With that said, Wang explained that she did, in fact, look at what other companies did, as well as signage.
"I also look at the icons that come up on Web sites or Webs, and airport signing systems, so I'd pay attention to all these things," Wang said.
Wang said that hundreds of people across the globe had come together to work on the designs of the phones, many of them putting in long hours. On average, Wang said that she got about two to three hours of sleep a night, which ultimately affected her physical health and left her unable to feed her newborn child.

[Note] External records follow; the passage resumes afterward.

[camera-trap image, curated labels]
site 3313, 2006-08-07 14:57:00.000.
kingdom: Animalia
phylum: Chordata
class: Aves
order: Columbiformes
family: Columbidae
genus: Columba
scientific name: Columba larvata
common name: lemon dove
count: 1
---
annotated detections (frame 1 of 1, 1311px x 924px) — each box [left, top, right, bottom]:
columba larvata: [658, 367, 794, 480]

Wang took aim at one design claim in particular, the iconography behind the phone app. According to her, Samsung referred to it internally as a "dumbbell," and it was in place before she got there in 2002, and that it had a green color because of the action, with green meaning go.
Samsung also used Wang to help counter Apple's argument that it had ripped off the look of its photos app with a flower, mimicking the sunflower found on Apple's app.
"At the time, there was a wallpaper that was in the image of flowers for an AMOLED LCDs and everyone in our team kind of liked the image," Wang explained. "We had come to a conclusion that we would adopt this image for the icon."
In cross-examination, Apple brought out multiple internal Samsung documents, one of which highlighted changes in iconography. That included a section called "how did we do" showing four years worth of changes, as well as a separate section depicting two iPhone screens next to a stock Android and Samsung-designed Bada home screen. The latter pointed to an "icon guidelines" document, which was actually Apple's OS X desktop operating system. A separate section linked to Apple's iPhone human interface guidelines document.
Apple once again brought out the March 2, 2010 "relative evaluation report" comparing side by side shots of the pre-release Galaxy S1 next to the iPhone. Wang said she had never seen that document before. Apple's lawyers then asked how Samsung had gone from a number pad icon for the phone to what Wang had referred to earlier as the dumbbell phone design:
Wang replied by saying that she had not seen the particular calculator-like icon, and that doesn't really work as an icon anyways.
"This is a very confusing icon," Wang said. "When I looked at it for the first time since geting here it looked like a calculator to me, so it's hard for me to recognize it as a phone."
Wang's testimony was a response to claims made by Apple regarding its '305 patent, which covers the design of the iPhone's home screen. That's the first screen Apple filed a patent for immediately after releasing the iPhone in June 2007, and was later granted for in November 2009. In this trial, Apple has aimed the patent at numerous Samsung devices over what it says are design similarities, claiming that consumers could be confused.
Updated at 2:30 p.m. PT with additional details from Wang's testimony.